Peut-on ne pas "comprendre" un poème ?
Si je ne suis pas ému par un poème, est-ce parce que je ne l'ai pas compris ?
D'un point de vue plus pratique, comment faire la critique, sur ce site ou ailleurs, d'une oeuvre poétique ? Est-ce légitime ?

Le rat des champs
avatar 20/06/2006 @ 19:30:42
La poésie est subjective. Si tu n'es pas ému, c'est peut-être parce que ce que le poète évoque te touche moins. Ou alors que c'est mauvais, ce qui est possible aussi.

Bien sûr il y a des choses universelles qui touchent la plus grande partie de la population. Mais d'accord, il est plus facile de critiquer un roman qu'un recueil de poèmes.

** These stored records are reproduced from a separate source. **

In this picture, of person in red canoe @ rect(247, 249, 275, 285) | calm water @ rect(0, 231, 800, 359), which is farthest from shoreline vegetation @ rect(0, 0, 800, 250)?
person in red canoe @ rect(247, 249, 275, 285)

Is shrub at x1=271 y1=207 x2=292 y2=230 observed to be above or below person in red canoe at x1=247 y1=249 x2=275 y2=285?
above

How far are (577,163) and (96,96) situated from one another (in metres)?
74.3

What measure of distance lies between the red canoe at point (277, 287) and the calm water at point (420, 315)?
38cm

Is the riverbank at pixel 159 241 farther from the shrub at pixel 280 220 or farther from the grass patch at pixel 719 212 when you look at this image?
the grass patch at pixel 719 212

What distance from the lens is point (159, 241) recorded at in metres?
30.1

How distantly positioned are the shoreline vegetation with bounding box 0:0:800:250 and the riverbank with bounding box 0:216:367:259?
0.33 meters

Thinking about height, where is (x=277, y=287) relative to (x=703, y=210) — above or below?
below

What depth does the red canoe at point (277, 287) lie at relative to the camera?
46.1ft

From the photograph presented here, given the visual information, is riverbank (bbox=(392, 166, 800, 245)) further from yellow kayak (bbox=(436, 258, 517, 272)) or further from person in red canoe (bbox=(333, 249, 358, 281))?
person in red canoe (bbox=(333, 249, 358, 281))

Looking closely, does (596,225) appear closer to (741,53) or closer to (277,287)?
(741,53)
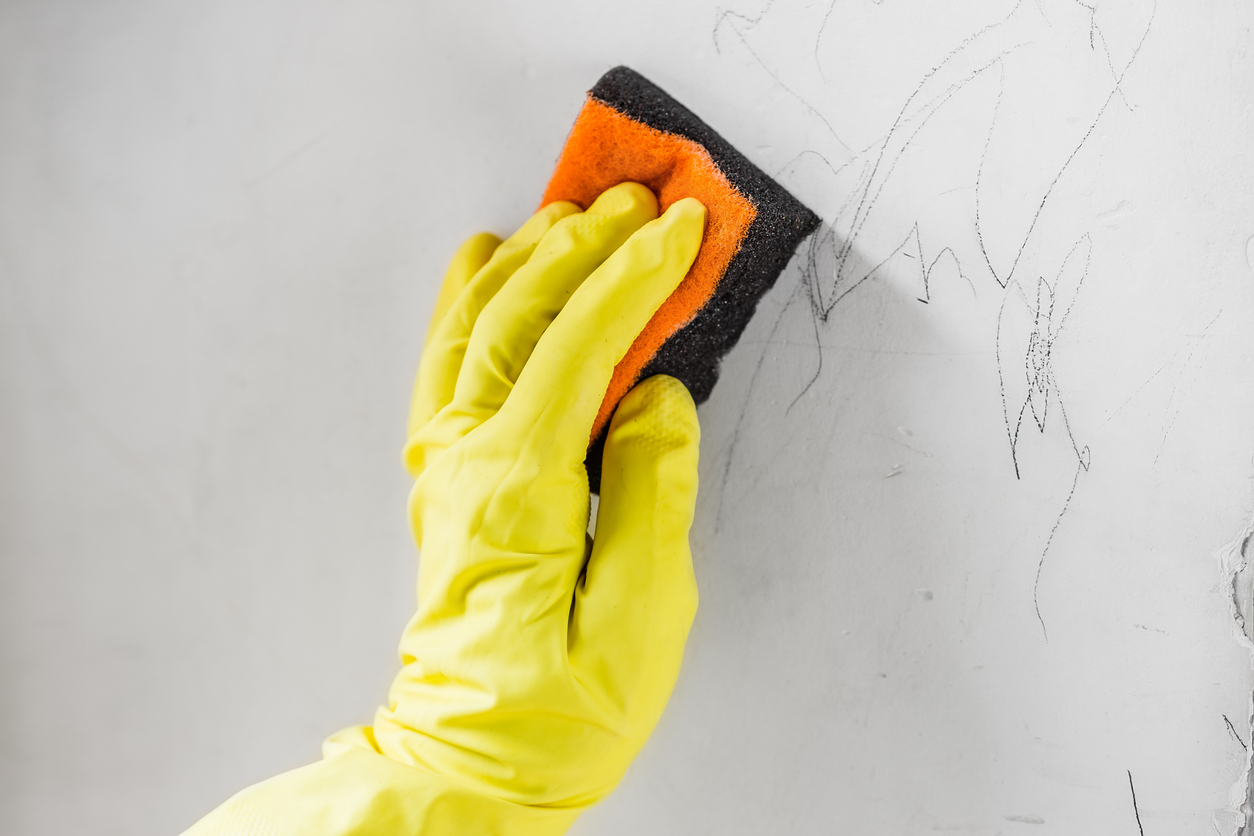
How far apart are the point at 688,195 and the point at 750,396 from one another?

Il y a des années, je devais diisserter sur une phrase de je ne sais plus qui, qui disait que la seule critique acceptable était de présenter l'auteur et de tenter d'expliquer pourquoi il avait écrit ainsi. Pas faux...

Feint

avatar 20/06/2006 @ 20:15:45
Il arrive aussi qu'un lecteur plus expérimenté me fasse toucher du doigt (m'explique ?) quelque chose que je n'avais pas su sentir tout seul. Dès lors le texte (ou le tableau) qui me laissait indifférent ou perplexe m'apparaît avec un tout autre visage.

Poupi 20/06/2006 @ 20:48:02
C'est vrai que c'est une question très interessante.

Pour moi, on n'est pas pas obligé de comprendre la poésie pour l'aimer ; on peut être touché, ému, parce que c'est un poème d'amour, ou qui parle d'un thème cher. Un poème que j'adore, "L'invitation au voyage" de Charles Baudelaire. Et bien je l'ai étudié en profondeur cette année pour mon bac, je n'avais pas tout saisi de ce poème...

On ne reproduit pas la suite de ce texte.